* [Job] Write out the whole of the material exactly.

* [Record extracts]
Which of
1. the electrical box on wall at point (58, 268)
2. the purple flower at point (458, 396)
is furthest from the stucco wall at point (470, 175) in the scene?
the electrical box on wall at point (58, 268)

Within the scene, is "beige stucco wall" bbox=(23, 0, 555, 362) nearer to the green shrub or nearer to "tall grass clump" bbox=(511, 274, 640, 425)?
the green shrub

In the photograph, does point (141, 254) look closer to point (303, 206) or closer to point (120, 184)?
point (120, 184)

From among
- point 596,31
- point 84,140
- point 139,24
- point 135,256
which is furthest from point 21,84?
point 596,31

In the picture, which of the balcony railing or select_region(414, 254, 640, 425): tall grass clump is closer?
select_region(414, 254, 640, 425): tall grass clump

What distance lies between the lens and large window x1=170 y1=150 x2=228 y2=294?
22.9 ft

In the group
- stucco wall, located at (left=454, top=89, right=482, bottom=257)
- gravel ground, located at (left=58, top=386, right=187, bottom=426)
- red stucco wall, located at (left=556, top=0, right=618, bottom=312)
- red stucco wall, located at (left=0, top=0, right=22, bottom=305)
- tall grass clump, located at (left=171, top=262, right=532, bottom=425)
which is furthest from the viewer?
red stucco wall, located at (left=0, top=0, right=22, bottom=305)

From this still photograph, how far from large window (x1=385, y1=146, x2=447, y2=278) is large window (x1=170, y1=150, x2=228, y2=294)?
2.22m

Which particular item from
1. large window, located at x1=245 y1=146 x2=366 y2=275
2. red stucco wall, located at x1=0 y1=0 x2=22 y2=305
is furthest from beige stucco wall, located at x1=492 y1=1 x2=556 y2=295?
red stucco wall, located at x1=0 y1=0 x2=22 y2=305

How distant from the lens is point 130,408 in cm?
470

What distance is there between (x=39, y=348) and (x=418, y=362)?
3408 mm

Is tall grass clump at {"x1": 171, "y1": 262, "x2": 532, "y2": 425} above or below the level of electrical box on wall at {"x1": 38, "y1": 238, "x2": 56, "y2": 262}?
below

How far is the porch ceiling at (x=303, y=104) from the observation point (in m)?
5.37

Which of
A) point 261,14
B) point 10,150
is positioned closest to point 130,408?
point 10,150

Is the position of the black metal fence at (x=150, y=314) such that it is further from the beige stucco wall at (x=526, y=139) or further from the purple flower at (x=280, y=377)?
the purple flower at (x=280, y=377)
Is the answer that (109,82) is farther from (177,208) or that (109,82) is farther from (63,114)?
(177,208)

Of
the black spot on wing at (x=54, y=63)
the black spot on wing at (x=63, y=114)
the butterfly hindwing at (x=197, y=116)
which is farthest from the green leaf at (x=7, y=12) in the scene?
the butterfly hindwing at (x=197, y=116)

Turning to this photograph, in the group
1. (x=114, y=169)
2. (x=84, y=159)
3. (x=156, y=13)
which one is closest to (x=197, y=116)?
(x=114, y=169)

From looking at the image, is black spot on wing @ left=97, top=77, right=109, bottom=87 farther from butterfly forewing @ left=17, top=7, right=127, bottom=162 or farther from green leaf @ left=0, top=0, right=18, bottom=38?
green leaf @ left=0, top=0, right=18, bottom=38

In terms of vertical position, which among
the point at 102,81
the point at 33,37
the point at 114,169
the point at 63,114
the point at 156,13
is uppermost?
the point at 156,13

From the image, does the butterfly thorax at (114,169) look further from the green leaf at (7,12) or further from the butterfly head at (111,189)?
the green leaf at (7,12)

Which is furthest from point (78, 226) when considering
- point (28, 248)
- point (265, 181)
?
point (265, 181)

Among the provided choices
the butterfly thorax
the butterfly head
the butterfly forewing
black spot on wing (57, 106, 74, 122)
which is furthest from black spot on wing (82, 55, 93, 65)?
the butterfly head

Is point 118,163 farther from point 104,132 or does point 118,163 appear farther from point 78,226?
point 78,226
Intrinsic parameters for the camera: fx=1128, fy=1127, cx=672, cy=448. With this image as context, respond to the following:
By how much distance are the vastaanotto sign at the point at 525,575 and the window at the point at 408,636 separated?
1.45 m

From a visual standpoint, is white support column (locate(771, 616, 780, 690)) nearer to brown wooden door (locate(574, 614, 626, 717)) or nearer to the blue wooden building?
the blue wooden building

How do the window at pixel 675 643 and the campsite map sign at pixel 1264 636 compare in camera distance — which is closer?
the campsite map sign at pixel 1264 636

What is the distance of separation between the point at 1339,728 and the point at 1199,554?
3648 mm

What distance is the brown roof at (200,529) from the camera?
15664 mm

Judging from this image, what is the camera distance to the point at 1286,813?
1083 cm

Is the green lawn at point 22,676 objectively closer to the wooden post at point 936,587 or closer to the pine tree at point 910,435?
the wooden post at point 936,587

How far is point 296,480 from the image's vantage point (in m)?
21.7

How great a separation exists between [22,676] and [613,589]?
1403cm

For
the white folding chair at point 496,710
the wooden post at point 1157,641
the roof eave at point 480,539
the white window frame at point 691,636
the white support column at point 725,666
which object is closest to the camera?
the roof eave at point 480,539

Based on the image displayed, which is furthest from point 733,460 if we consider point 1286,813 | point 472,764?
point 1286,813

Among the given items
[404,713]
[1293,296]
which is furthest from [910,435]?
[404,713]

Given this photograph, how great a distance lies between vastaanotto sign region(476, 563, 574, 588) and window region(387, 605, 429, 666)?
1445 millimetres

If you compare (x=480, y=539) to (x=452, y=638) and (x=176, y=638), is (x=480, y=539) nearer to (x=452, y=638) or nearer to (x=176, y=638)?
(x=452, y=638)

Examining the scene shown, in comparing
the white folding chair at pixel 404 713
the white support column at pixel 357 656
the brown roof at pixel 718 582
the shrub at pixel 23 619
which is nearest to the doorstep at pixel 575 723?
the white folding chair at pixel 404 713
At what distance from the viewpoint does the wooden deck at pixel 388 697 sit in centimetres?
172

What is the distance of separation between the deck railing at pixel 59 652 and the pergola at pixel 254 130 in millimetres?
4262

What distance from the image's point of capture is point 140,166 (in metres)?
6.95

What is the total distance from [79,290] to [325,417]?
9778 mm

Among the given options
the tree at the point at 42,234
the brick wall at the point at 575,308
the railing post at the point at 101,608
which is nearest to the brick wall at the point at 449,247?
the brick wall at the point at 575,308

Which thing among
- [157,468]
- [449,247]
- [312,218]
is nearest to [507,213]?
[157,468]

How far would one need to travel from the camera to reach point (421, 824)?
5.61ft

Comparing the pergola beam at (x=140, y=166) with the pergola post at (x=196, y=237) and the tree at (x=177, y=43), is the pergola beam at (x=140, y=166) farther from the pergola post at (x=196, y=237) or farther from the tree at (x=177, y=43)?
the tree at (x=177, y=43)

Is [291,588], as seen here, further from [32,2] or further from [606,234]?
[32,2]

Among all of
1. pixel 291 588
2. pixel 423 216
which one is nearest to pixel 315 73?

* [Worked solution]
Which of
1. the electrical box on wall at point (58, 268)
2. the purple flower at point (458, 396)
is furthest from the stucco wall at point (470, 175) in the scene?
the electrical box on wall at point (58, 268)

Within the scene, is "beige stucco wall" bbox=(23, 0, 555, 362) nearer to the green shrub or nearer to "tall grass clump" bbox=(511, 274, 640, 425)?
the green shrub

In the photograph, does point (141, 254) look closer to point (303, 206) or closer to point (120, 184)?
point (120, 184)

From among
- point 596,31
- point 84,140
- point 139,24
- point 135,256
which is furthest from point 21,84?
point 596,31

In the picture, which of the balcony railing or select_region(414, 254, 640, 425): tall grass clump is closer?
select_region(414, 254, 640, 425): tall grass clump

What distance lies between the lens and large window x1=170 y1=150 x2=228 y2=294?
22.9 ft

In the group
- stucco wall, located at (left=454, top=89, right=482, bottom=257)
- gravel ground, located at (left=58, top=386, right=187, bottom=426)
- red stucco wall, located at (left=556, top=0, right=618, bottom=312)
- red stucco wall, located at (left=0, top=0, right=22, bottom=305)
- tall grass clump, located at (left=171, top=262, right=532, bottom=425)
which is furthest from the viewer?
red stucco wall, located at (left=0, top=0, right=22, bottom=305)

From this still photograph, how far from large window (x1=385, y1=146, x2=447, y2=278) is large window (x1=170, y1=150, x2=228, y2=294)?
2.22m

Which particular item from
1. large window, located at x1=245 y1=146 x2=366 y2=275
2. red stucco wall, located at x1=0 y1=0 x2=22 y2=305
is furthest from beige stucco wall, located at x1=492 y1=1 x2=556 y2=295?
red stucco wall, located at x1=0 y1=0 x2=22 y2=305

How distant from the lens is point 130,408 in cm?
470

What distance is there between (x=39, y=348) and (x=418, y=362)?
3408 mm

Is tall grass clump at {"x1": 171, "y1": 262, "x2": 532, "y2": 425} above or below the level of electrical box on wall at {"x1": 38, "y1": 238, "x2": 56, "y2": 262}?
below

How far is the porch ceiling at (x=303, y=104) from the observation point (in m)?
5.37

Which of
A) point 261,14
B) point 10,150
is positioned closest to point 130,408?
point 10,150

Is the position of the black metal fence at (x=150, y=314) such that it is further from the beige stucco wall at (x=526, y=139) or further from the purple flower at (x=280, y=377)?
the purple flower at (x=280, y=377)
Is the answer that (109,82) is farther from (177,208) or that (109,82) is farther from (63,114)?
(177,208)

Of
the black spot on wing at (x=54, y=63)
the black spot on wing at (x=63, y=114)
the butterfly hindwing at (x=197, y=116)
which is farthest from the green leaf at (x=7, y=12) in the scene?
the butterfly hindwing at (x=197, y=116)

Turning to this photograph, in the group
1. (x=114, y=169)
2. (x=84, y=159)
3. (x=156, y=13)
which one is closest to (x=197, y=116)?
(x=114, y=169)

From looking at the image, is black spot on wing @ left=97, top=77, right=109, bottom=87 farther from butterfly forewing @ left=17, top=7, right=127, bottom=162 or farther from green leaf @ left=0, top=0, right=18, bottom=38?
green leaf @ left=0, top=0, right=18, bottom=38

In terms of vertical position, which among
the point at 102,81
the point at 33,37
the point at 114,169
the point at 63,114
the point at 156,13
is uppermost?
the point at 156,13

From the image, does the butterfly thorax at (114,169) look further from the green leaf at (7,12) or further from the butterfly head at (111,189)?
the green leaf at (7,12)

Which is furthest from point (78, 226) when considering
- point (28, 248)
- point (265, 181)
?
point (265, 181)

Among the provided choices
the butterfly thorax
the butterfly head
the butterfly forewing
black spot on wing (57, 106, 74, 122)
which is furthest from black spot on wing (82, 55, 93, 65)?
the butterfly head

Is point 118,163 farther from point 104,132 or does point 118,163 appear farther from point 78,226?
point 78,226
Intrinsic parameters for the camera: fx=1128, fy=1127, cx=672, cy=448. With this image as context, respond to the following:
By how much distance are the vastaanotto sign at the point at 525,575 and the window at the point at 408,636 separated?
1.45 m

From a visual standpoint, is white support column (locate(771, 616, 780, 690)) nearer to brown wooden door (locate(574, 614, 626, 717)) or nearer to the blue wooden building?
the blue wooden building

How do the window at pixel 675 643 and the campsite map sign at pixel 1264 636 compare in camera distance — which is closer?
the campsite map sign at pixel 1264 636

What is the distance of separation between the point at 1339,728 and the point at 1199,554?
3648 mm

What distance is the brown roof at (200,529) from the camera?
15664 mm

Judging from this image, what is the camera distance to the point at 1286,813?
1083 cm

Is the green lawn at point 22,676 objectively closer to the wooden post at point 936,587 or closer to the pine tree at point 910,435?
the wooden post at point 936,587

How far is point 296,480 from the image's vantage point (in m)?
21.7

How great a separation exists between [22,676] and [613,589]?
1403cm

For
the white folding chair at point 496,710
the wooden post at point 1157,641
the roof eave at point 480,539
the white window frame at point 691,636
the white support column at point 725,666
which object is closest to the camera?
the roof eave at point 480,539

Based on the image displayed, which is furthest from point 733,460 if we consider point 1286,813 | point 472,764?
point 1286,813

Among the given items
[404,713]
[1293,296]
which is furthest from [910,435]?
[404,713]

Given this photograph, how great a distance lies between vastaanotto sign region(476, 563, 574, 588) and window region(387, 605, 429, 666)?
1445 millimetres

If you compare (x=480, y=539) to (x=452, y=638) and (x=176, y=638), is (x=480, y=539) nearer to (x=452, y=638) or nearer to (x=176, y=638)?
(x=452, y=638)

Examining the scene shown, in comparing
the white folding chair at pixel 404 713
the white support column at pixel 357 656
the brown roof at pixel 718 582
the shrub at pixel 23 619
which is nearest to the doorstep at pixel 575 723?
the white folding chair at pixel 404 713
At what distance from the viewpoint does the wooden deck at pixel 388 697 sit in centimetres?
172

What is the distance of separation between the deck railing at pixel 59 652 and the pergola at pixel 254 130 in millimetres?
4262

What distance from the image's point of capture is point 140,166 (in metres)?
6.95

What is the total distance from [79,290] to [325,417]?
9778 mm

Among the given options
the tree at the point at 42,234
the brick wall at the point at 575,308
the railing post at the point at 101,608
which is nearest to the brick wall at the point at 449,247?
the brick wall at the point at 575,308

Which thing among
- [157,468]
- [449,247]
- [312,218]
is nearest to [507,213]?
[157,468]

How far would one need to travel from the camera to reach point (421, 824)?
5.61ft

Comparing the pergola beam at (x=140, y=166) with the pergola post at (x=196, y=237) and the tree at (x=177, y=43), is the pergola beam at (x=140, y=166) farther from the pergola post at (x=196, y=237) or farther from the tree at (x=177, y=43)?
the tree at (x=177, y=43)

Is [291,588], as seen here, further from [32,2] or further from [606,234]?
[32,2]

Among all of
1. pixel 291 588
2. pixel 423 216
which one is nearest to pixel 315 73?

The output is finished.